'''
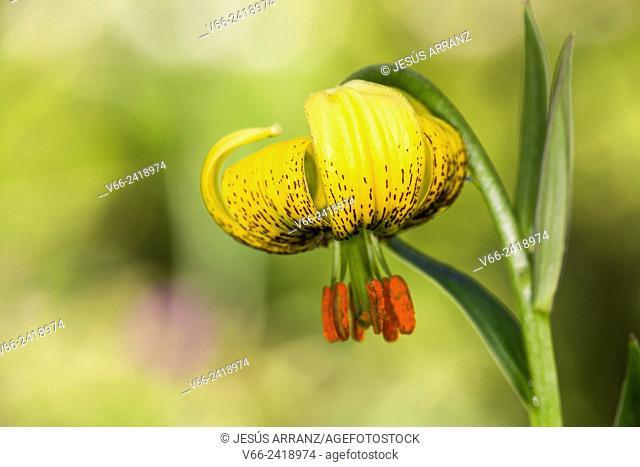 Azucena de los Pirineos (Flor de Lis)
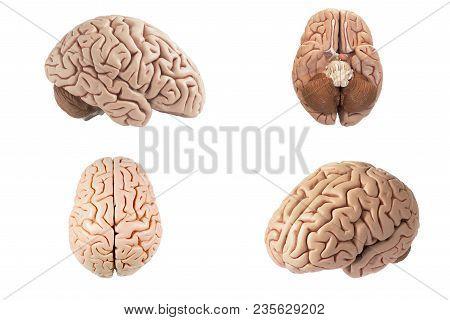 Artificial Human Brain Model In Four Different View Including Top, Side, Bottom And Oblique View Iso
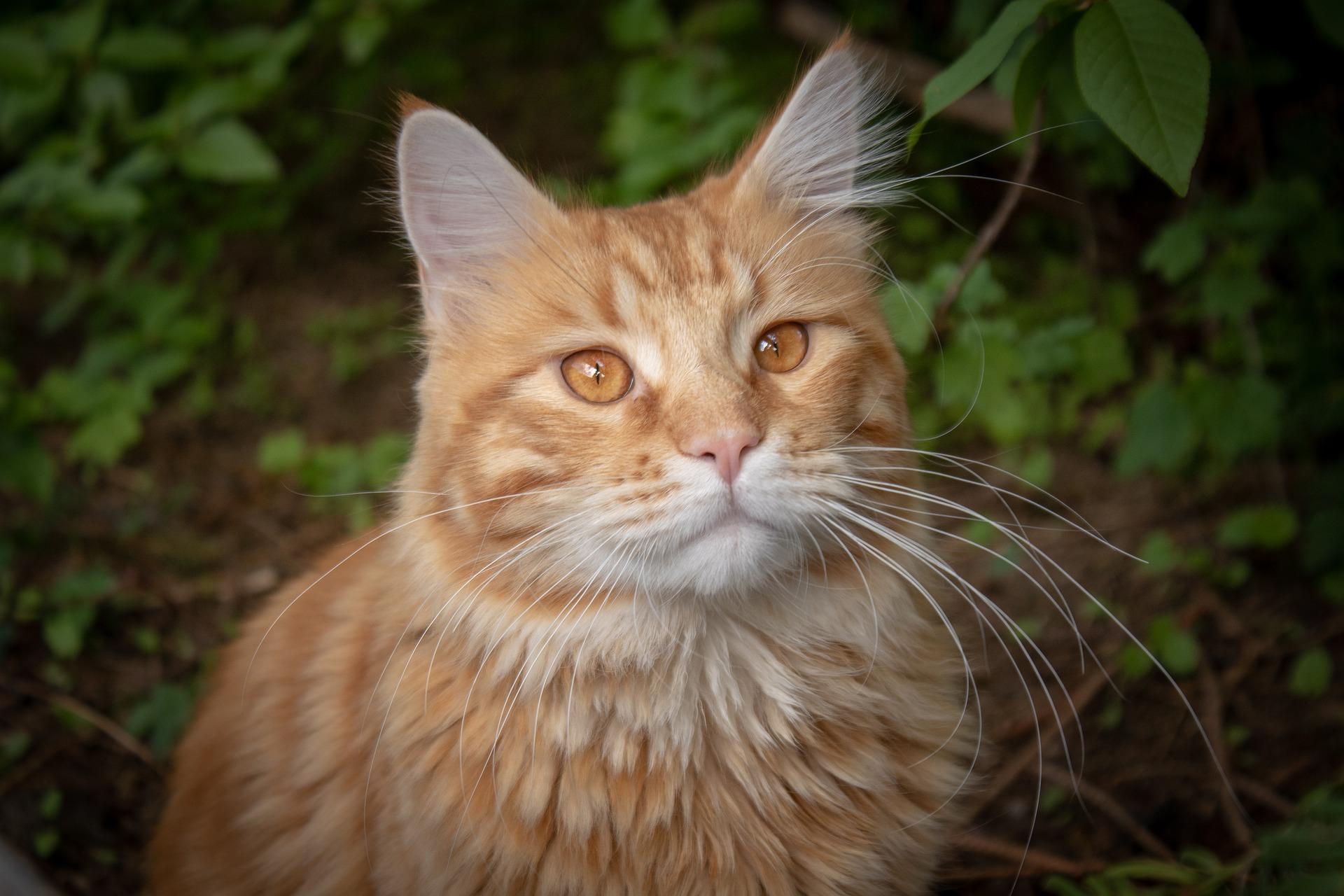dierentolk consult kat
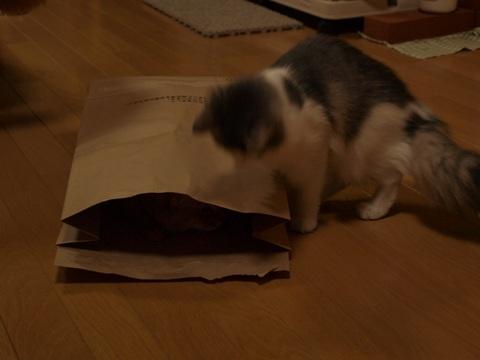 袋ねこジョゼ05(2009.04.23)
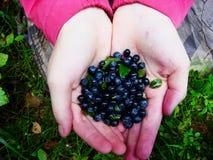 Närbild av nya blåbär för handfull i de nedsmutsade händerna av en tonårs- flicka royaltyfri foto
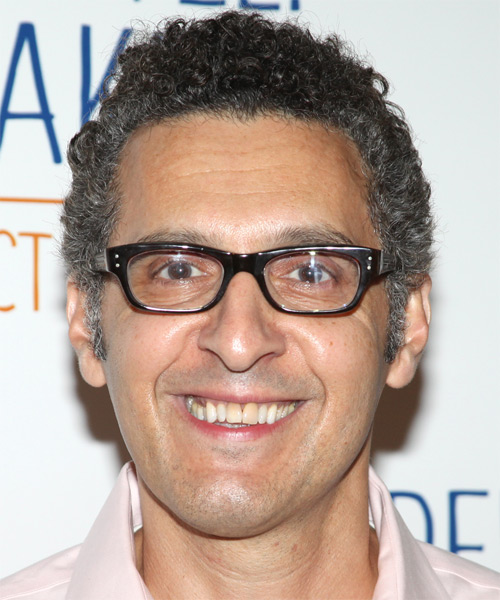 John Turturro  Short Curly Casual   Hairstyle   - Medium Grey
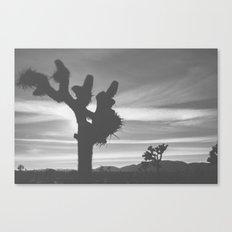 Joshua Tree Silhouettes Canvas Print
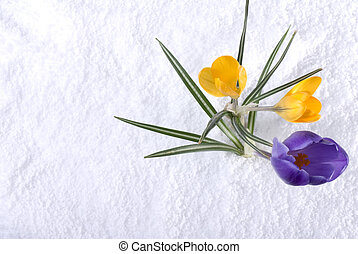 Crocus in Snow Purple and Yellow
'''
**Your instructions:** Your answer must be the lines from the one containing "Artificial Human Brain" through the final line of the entries, duplicated exactly, with both ends kept and all pictures left out.

**Solution to this exercise:**
 Artificial Human Brain Model In Four Different View Including Top, Side, Bottom And Oblique View Iso
dierentolk consult kat
 袋ねこジョゼ05(2009.04.23)
 Närbild av nya blåbär för handfull i de nedsmutsade händerna av en tonårs- flicka royaltyfri foto
 John Turturro  Short Curly Casual   Hairstyle   - Medium Grey
 Joshua Tree Silhouettes Canvas Print
 Crocus in Snow Purple and Yellow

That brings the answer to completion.